── Extracted material

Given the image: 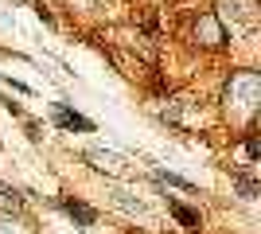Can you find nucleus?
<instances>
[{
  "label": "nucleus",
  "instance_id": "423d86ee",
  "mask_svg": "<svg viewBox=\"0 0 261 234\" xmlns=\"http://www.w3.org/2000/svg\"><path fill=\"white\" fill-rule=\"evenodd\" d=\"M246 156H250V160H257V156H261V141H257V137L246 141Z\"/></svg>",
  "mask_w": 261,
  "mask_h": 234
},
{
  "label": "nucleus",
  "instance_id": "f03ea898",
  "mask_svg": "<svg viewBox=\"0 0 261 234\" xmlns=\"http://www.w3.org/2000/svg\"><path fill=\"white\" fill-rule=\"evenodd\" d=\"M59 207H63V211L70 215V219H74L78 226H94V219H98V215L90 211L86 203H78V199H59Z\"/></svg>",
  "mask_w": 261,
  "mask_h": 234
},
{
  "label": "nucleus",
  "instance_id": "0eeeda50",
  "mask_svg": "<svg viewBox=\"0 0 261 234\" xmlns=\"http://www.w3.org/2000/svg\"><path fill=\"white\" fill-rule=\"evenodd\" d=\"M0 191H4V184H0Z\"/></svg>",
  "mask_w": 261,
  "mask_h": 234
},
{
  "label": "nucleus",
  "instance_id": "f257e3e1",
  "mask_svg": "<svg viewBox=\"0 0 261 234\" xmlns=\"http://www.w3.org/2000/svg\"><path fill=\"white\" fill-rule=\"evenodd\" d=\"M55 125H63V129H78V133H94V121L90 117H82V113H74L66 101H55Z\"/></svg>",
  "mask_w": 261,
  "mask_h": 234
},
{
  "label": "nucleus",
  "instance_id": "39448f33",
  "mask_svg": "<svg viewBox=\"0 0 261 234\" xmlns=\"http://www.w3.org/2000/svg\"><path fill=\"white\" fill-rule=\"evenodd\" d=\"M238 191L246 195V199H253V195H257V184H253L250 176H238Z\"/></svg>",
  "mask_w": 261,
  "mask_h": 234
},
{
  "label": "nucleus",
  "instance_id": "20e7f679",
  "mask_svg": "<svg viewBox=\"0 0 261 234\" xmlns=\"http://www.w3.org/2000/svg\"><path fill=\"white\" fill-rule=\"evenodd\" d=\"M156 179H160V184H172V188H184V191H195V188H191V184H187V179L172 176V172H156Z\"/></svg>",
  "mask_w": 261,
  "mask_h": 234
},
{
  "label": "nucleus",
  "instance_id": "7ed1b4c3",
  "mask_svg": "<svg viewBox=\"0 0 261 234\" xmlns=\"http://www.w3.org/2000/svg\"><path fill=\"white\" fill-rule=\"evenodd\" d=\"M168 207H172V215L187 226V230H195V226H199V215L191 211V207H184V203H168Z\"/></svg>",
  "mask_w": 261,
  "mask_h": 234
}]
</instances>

────
── Extracted material

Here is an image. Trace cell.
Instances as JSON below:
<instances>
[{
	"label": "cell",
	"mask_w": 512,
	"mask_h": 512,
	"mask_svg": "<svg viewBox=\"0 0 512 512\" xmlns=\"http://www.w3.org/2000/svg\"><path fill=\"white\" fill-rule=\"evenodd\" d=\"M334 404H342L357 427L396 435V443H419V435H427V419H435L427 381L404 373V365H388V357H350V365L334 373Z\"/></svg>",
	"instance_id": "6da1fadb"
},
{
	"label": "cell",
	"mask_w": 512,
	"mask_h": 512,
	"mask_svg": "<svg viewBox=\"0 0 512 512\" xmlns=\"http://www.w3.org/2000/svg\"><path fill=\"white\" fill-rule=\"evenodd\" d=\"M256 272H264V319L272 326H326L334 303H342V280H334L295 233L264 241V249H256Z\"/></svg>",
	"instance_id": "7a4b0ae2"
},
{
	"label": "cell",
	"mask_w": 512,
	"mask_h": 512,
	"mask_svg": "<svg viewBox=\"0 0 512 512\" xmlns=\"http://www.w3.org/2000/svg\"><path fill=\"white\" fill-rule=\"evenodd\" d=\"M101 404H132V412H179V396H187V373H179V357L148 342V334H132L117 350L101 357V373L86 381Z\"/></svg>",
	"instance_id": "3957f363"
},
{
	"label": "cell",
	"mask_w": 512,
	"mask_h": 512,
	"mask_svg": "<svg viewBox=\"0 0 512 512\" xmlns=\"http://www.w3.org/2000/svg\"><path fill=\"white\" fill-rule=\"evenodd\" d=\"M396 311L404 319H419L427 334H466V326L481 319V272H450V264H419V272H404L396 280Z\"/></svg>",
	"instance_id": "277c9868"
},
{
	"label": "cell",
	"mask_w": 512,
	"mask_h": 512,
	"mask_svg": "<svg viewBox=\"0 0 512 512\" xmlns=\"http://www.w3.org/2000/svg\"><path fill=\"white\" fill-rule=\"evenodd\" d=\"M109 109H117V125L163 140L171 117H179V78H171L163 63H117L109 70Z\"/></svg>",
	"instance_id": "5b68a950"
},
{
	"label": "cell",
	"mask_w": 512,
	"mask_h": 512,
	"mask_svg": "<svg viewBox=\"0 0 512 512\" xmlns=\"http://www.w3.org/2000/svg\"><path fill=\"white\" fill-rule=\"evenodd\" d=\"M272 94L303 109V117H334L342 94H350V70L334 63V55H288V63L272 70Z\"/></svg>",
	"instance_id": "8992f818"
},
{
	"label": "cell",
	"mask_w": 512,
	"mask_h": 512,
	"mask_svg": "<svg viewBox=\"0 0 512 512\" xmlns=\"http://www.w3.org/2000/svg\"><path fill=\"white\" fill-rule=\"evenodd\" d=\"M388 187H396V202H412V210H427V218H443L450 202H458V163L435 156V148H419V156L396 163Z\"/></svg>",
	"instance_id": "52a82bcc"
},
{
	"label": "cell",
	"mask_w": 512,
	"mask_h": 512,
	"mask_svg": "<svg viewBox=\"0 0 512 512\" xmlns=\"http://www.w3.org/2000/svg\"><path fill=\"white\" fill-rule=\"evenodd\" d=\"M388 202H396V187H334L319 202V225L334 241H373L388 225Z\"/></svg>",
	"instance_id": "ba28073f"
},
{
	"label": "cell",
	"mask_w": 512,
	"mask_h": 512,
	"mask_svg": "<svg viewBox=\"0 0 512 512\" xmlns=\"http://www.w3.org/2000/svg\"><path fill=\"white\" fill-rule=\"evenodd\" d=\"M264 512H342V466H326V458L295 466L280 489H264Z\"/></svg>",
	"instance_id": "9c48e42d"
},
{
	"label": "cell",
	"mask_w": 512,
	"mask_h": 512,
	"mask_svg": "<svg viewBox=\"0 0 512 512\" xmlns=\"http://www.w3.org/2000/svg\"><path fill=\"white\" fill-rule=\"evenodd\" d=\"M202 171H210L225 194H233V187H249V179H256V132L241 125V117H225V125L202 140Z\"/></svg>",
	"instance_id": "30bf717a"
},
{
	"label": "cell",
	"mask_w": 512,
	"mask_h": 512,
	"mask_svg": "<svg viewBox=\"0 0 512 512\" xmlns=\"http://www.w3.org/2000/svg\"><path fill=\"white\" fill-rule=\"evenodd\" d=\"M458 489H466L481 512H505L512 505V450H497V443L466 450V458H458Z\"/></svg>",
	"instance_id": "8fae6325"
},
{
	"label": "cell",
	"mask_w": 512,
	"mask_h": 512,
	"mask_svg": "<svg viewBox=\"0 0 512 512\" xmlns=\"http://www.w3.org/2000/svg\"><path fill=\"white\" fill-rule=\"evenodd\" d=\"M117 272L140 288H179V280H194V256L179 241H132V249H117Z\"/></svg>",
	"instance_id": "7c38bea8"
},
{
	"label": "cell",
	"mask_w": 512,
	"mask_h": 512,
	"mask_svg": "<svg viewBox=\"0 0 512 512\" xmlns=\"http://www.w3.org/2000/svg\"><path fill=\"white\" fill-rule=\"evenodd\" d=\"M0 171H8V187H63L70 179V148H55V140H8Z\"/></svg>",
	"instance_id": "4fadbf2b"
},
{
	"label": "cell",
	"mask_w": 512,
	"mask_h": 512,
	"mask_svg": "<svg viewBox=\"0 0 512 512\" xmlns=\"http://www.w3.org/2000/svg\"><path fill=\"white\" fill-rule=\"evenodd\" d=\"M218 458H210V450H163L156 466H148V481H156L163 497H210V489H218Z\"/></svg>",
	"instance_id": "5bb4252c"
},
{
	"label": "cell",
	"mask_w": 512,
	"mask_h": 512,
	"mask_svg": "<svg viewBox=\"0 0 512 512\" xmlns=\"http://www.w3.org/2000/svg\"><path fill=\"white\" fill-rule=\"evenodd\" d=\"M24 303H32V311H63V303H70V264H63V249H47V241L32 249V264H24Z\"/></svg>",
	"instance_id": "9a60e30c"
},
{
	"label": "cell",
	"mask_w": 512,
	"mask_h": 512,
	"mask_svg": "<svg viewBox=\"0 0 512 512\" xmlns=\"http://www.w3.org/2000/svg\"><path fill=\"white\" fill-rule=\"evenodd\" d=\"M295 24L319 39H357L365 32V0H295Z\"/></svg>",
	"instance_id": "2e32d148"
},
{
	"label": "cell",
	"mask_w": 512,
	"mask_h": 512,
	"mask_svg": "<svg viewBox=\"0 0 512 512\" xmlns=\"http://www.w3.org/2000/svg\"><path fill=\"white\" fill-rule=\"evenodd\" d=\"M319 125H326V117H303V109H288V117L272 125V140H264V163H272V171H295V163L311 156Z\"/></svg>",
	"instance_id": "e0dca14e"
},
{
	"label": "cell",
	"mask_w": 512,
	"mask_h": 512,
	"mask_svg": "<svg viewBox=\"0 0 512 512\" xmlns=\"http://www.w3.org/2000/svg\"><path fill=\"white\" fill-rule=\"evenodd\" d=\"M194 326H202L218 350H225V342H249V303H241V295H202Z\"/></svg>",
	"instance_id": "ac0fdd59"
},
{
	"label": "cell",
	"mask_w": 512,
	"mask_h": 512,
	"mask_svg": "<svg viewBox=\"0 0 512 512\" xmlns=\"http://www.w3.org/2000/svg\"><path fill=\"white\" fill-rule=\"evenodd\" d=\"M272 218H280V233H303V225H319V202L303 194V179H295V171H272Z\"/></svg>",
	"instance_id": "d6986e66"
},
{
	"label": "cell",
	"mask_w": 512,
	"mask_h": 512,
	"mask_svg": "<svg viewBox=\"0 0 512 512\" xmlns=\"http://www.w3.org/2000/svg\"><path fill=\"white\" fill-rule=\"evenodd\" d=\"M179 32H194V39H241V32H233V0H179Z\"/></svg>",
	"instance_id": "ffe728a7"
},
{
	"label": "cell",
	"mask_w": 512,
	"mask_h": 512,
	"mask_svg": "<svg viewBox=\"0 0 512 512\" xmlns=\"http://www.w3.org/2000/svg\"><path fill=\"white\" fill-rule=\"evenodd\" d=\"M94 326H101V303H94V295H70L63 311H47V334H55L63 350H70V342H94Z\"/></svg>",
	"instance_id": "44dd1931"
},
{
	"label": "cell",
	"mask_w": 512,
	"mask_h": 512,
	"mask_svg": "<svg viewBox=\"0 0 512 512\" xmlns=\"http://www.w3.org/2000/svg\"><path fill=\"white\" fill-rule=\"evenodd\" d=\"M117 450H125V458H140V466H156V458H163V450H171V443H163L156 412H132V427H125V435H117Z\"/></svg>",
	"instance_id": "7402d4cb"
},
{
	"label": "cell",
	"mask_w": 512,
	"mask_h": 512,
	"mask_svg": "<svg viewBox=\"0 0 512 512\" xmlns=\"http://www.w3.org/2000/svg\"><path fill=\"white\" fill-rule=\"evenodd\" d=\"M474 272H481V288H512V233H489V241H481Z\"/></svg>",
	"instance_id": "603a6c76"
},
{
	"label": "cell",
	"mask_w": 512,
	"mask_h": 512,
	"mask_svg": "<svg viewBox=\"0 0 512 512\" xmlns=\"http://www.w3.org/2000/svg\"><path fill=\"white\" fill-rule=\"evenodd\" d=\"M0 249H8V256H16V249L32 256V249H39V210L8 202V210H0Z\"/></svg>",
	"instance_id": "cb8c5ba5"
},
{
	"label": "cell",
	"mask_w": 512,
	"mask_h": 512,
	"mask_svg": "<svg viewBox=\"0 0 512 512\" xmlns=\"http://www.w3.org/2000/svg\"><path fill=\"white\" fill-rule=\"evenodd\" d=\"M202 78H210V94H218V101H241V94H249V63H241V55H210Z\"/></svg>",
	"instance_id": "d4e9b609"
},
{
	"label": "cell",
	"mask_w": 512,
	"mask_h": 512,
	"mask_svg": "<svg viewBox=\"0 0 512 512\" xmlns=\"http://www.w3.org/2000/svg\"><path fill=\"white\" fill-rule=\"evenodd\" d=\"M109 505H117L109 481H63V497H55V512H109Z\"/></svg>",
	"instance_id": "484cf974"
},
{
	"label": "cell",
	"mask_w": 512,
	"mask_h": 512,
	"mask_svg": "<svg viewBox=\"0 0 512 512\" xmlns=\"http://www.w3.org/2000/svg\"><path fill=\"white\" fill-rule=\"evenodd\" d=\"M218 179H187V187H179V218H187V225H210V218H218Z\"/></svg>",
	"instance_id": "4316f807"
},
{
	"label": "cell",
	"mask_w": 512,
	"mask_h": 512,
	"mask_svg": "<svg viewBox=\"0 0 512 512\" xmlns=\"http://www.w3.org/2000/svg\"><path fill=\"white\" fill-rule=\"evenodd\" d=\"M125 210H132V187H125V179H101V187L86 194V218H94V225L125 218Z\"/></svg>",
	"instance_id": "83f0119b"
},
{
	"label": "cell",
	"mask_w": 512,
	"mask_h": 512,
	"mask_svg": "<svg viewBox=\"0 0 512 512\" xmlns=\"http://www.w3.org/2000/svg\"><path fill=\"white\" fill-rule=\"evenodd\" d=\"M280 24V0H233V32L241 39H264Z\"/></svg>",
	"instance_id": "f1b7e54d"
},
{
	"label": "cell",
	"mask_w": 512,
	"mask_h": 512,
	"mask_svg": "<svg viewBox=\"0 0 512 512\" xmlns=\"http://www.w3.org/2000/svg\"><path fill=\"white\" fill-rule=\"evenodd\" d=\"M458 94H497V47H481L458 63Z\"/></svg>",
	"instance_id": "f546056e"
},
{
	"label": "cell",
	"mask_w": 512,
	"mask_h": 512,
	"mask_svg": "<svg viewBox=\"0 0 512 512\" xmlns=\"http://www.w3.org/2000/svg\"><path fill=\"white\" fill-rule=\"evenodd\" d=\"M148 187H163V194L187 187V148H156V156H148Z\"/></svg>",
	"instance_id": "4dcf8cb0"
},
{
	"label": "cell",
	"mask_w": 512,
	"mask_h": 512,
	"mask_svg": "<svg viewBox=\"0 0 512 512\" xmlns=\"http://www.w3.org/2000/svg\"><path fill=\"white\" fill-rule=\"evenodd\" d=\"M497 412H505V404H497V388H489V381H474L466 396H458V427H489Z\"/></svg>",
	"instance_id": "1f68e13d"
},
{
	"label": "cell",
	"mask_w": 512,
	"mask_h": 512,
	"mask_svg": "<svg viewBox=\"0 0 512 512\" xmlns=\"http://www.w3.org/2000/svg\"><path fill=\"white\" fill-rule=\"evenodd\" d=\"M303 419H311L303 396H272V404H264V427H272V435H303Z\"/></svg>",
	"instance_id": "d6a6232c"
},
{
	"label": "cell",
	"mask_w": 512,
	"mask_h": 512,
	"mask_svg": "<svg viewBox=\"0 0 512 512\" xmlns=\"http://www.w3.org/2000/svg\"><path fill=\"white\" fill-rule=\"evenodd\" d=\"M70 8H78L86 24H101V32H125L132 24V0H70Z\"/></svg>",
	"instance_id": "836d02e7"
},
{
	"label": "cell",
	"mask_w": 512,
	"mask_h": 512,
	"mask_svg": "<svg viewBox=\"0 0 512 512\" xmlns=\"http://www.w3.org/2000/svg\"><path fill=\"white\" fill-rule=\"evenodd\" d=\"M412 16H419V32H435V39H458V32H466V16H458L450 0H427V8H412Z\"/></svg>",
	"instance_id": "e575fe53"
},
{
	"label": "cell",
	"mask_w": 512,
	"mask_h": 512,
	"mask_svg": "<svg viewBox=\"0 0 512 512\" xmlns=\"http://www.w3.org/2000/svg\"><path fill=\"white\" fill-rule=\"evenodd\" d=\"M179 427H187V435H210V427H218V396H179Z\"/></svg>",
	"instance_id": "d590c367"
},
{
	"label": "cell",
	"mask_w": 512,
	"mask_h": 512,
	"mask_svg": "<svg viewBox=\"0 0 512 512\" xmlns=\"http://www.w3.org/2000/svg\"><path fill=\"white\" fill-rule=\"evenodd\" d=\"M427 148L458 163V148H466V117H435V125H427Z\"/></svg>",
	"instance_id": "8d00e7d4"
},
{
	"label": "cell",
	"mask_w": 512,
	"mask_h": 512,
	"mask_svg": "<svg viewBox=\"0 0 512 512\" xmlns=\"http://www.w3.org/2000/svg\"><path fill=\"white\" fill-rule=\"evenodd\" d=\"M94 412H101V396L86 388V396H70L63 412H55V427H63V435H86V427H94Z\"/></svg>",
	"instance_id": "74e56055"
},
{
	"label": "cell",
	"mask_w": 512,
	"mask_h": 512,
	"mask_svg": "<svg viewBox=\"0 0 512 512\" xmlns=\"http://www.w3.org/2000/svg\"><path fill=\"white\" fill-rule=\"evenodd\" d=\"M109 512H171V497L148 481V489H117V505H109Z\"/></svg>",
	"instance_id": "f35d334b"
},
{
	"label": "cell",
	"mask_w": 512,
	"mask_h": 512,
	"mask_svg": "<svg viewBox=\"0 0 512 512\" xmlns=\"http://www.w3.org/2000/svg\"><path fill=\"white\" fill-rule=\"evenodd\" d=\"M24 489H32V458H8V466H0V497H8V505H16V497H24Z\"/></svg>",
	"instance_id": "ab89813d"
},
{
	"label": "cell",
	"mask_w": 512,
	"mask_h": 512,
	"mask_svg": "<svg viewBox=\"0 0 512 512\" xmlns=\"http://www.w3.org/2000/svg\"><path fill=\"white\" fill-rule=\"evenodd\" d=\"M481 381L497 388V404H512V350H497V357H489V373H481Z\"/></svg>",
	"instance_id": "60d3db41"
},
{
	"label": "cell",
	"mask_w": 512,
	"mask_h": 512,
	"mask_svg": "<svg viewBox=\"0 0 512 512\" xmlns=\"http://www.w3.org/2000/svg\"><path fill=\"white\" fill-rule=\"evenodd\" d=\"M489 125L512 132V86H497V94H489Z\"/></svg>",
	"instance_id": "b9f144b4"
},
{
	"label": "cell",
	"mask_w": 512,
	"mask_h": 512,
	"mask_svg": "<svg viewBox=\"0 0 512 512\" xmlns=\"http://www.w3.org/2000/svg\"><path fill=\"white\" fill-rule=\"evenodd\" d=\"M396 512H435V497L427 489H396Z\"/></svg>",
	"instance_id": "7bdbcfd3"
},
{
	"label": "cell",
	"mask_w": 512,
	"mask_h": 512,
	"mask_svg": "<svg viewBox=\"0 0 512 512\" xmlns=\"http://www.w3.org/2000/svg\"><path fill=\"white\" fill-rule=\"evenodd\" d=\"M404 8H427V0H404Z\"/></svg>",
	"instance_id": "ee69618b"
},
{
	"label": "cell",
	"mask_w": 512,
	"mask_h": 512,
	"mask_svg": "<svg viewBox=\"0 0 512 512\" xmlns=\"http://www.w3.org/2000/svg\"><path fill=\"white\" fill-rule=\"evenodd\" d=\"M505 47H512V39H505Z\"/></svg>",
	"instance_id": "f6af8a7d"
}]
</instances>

────
── Extracted material

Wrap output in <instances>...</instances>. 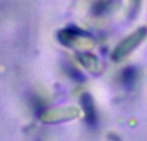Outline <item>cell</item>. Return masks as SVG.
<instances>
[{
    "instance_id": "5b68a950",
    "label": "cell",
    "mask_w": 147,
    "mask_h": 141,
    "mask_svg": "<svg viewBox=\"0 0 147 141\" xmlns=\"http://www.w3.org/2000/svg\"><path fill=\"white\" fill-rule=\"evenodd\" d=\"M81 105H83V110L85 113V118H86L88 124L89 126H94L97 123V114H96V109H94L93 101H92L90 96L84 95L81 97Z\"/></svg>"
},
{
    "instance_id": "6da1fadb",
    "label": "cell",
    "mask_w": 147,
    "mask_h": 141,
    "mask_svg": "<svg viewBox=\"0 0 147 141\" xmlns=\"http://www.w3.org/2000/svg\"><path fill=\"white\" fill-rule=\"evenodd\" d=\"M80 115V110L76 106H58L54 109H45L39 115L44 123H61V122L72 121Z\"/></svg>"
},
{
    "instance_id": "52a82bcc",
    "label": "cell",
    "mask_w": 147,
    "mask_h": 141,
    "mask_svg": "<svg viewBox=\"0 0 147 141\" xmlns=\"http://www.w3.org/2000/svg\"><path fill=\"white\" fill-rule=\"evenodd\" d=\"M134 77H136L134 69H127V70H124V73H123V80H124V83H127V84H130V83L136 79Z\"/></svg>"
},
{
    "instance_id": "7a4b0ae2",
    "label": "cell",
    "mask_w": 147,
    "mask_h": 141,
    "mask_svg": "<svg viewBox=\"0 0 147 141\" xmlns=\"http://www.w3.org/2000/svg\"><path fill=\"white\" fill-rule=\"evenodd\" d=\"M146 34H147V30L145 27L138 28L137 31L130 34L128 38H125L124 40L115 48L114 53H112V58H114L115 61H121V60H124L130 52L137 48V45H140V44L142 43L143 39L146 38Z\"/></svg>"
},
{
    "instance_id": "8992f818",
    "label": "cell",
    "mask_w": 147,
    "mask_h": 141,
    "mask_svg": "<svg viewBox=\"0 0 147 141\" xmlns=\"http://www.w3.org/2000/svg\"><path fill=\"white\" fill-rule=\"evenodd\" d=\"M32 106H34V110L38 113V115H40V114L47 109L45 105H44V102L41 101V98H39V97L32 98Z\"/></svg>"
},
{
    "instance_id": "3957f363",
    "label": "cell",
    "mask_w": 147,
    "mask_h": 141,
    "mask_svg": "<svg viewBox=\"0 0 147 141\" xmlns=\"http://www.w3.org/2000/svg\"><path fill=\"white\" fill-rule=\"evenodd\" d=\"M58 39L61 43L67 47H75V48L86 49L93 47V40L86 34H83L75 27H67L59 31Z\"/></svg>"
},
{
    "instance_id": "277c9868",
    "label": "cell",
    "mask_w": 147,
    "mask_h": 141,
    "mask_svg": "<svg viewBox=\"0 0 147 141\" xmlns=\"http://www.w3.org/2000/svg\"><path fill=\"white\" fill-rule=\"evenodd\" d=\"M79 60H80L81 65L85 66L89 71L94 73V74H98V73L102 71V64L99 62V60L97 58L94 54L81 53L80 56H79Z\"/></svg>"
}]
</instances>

────

→ **Required work**:
Copy out the listing without changes, beginning at the line that contains "Here is an image. Trace cell." and stopping after the line that contains "404H132V412H179V396H187V373H179V357L148 342V334H132L117 350L101".

→ **Expected answer**:
Here is an image. Trace cell.
Instances as JSON below:
<instances>
[{
	"label": "cell",
	"mask_w": 512,
	"mask_h": 512,
	"mask_svg": "<svg viewBox=\"0 0 512 512\" xmlns=\"http://www.w3.org/2000/svg\"><path fill=\"white\" fill-rule=\"evenodd\" d=\"M334 404H342L357 427L396 435V443H419V435H427V419H435L427 381L404 373V365H388V357H350V365L334 373Z\"/></svg>",
	"instance_id": "6da1fadb"
},
{
	"label": "cell",
	"mask_w": 512,
	"mask_h": 512,
	"mask_svg": "<svg viewBox=\"0 0 512 512\" xmlns=\"http://www.w3.org/2000/svg\"><path fill=\"white\" fill-rule=\"evenodd\" d=\"M256 272H264V319L272 326H326L334 303H342V280H334L295 233L264 241V249H256Z\"/></svg>",
	"instance_id": "7a4b0ae2"
},
{
	"label": "cell",
	"mask_w": 512,
	"mask_h": 512,
	"mask_svg": "<svg viewBox=\"0 0 512 512\" xmlns=\"http://www.w3.org/2000/svg\"><path fill=\"white\" fill-rule=\"evenodd\" d=\"M101 404H132V412H179V396H187V373H179V357L148 342V334H132L117 350L101 357V373L86 381Z\"/></svg>",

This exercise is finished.